中国には、色に因んだ故事や格言が多く、中には日本でも用いられているものがあります。例えば、北宋の政治家・詩人王安石(1021~1086年)の詩(咏石榴花)に、「濃緑万枝紅一点、動人春色不須多」という表現があります。現在では、多くの男性の中で女性一人だけが混じって活躍することを指して、紅一点と言います。
紅一点と同じく、現代でも頻繁に用いられる色に因んだ故事に白眉があります。この白眉は、前回紹介した馬謖の兄で、諸葛亮の心腹(腹心)であった馬良という武将に因んだ故事であります。
襄陽郡宜城県の名門・馬一族には、五人の兄弟があり、兄弟五人とも大変優秀でありました。五人の中で最も優れたと言われたのは馬良でした、馬良は眉が白かったです。このことから、後世、多くの中で一番優れたものを白眉というようになりました。
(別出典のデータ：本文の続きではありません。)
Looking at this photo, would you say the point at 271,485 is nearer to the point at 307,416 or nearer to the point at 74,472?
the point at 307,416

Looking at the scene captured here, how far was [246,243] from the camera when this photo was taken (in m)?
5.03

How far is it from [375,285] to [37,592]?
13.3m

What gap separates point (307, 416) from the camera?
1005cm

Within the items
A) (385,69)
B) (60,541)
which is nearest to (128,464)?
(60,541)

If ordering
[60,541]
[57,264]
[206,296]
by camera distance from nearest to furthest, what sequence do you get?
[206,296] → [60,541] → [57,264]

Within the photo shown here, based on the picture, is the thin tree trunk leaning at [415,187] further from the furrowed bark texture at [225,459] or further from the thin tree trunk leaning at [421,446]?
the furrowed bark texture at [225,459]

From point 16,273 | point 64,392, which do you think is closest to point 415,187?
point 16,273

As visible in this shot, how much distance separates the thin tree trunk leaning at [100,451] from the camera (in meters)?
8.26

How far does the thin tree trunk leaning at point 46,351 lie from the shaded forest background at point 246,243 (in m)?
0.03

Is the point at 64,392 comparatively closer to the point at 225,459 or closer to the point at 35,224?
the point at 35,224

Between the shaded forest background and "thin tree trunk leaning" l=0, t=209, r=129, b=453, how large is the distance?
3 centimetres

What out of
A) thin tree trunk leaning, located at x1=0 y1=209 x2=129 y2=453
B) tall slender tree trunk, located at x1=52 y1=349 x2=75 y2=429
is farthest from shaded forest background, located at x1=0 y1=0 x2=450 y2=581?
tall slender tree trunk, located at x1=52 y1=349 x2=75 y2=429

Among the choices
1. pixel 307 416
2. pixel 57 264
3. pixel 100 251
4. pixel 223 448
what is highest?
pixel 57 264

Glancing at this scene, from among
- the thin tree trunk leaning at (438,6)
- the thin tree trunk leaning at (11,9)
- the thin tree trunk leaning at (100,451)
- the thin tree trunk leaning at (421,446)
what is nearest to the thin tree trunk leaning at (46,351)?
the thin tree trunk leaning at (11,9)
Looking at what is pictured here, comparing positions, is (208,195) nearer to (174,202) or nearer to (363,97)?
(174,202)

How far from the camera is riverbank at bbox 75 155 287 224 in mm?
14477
荊州を奪取した劉備は、馬良を招いて留守を任せ重職に任命しました。馬良は劉備の命令で呉に使者として赴いた時、孫権を感服させたという逸話も残りました。武将としての馬良は、周辺の少数民族(五渓)の討伐に軍功を挙げましたが、章武二年(222年)の夷陵の戦いの際、落命しました。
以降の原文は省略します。